_THE TASK_
Edit the lines from the line with "From the provided" up to and including the line with "How far from", replacing "black leggings" with "dark trousers" and changing nothing else. Give back only those lines, without the pictures.

** start TASK MATERIAL **

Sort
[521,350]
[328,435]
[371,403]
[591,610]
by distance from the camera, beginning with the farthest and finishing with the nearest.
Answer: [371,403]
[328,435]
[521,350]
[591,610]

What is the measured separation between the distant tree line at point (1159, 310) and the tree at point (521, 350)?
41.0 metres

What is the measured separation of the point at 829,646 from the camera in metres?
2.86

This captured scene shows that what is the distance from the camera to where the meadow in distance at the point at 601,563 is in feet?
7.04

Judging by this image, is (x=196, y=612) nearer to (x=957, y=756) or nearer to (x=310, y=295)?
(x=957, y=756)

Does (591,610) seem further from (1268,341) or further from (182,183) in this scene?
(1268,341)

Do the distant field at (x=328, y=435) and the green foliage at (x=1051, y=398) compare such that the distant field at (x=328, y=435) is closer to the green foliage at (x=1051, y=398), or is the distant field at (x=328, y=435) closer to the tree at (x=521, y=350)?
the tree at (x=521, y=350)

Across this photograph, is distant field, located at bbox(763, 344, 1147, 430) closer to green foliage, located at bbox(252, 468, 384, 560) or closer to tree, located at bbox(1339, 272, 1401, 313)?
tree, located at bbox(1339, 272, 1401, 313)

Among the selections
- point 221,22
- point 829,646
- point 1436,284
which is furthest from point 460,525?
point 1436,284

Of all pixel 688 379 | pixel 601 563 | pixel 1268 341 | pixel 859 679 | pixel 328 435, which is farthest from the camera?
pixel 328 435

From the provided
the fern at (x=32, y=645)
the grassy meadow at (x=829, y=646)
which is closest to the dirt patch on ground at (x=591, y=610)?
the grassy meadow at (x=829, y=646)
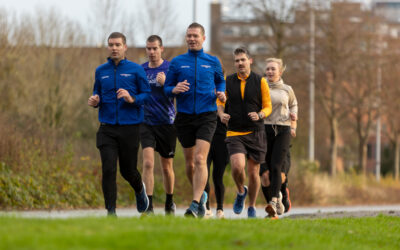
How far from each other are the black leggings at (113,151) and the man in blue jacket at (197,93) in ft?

** end TASK MATERIAL **
** start TASK MATERIAL **

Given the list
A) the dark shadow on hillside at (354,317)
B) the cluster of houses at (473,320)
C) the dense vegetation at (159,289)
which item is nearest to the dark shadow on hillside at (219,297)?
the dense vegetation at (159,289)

** end TASK MATERIAL **

_TASK ANSWER_
From the provided
the fern at (x=32, y=645)
the grassy meadow at (x=829, y=646)
which is closest to the dirt patch on ground at (x=591, y=610)?
the grassy meadow at (x=829, y=646)
How far from each other are the dark trousers at (113,151) and the man in blue jacket at (197,93) in ft?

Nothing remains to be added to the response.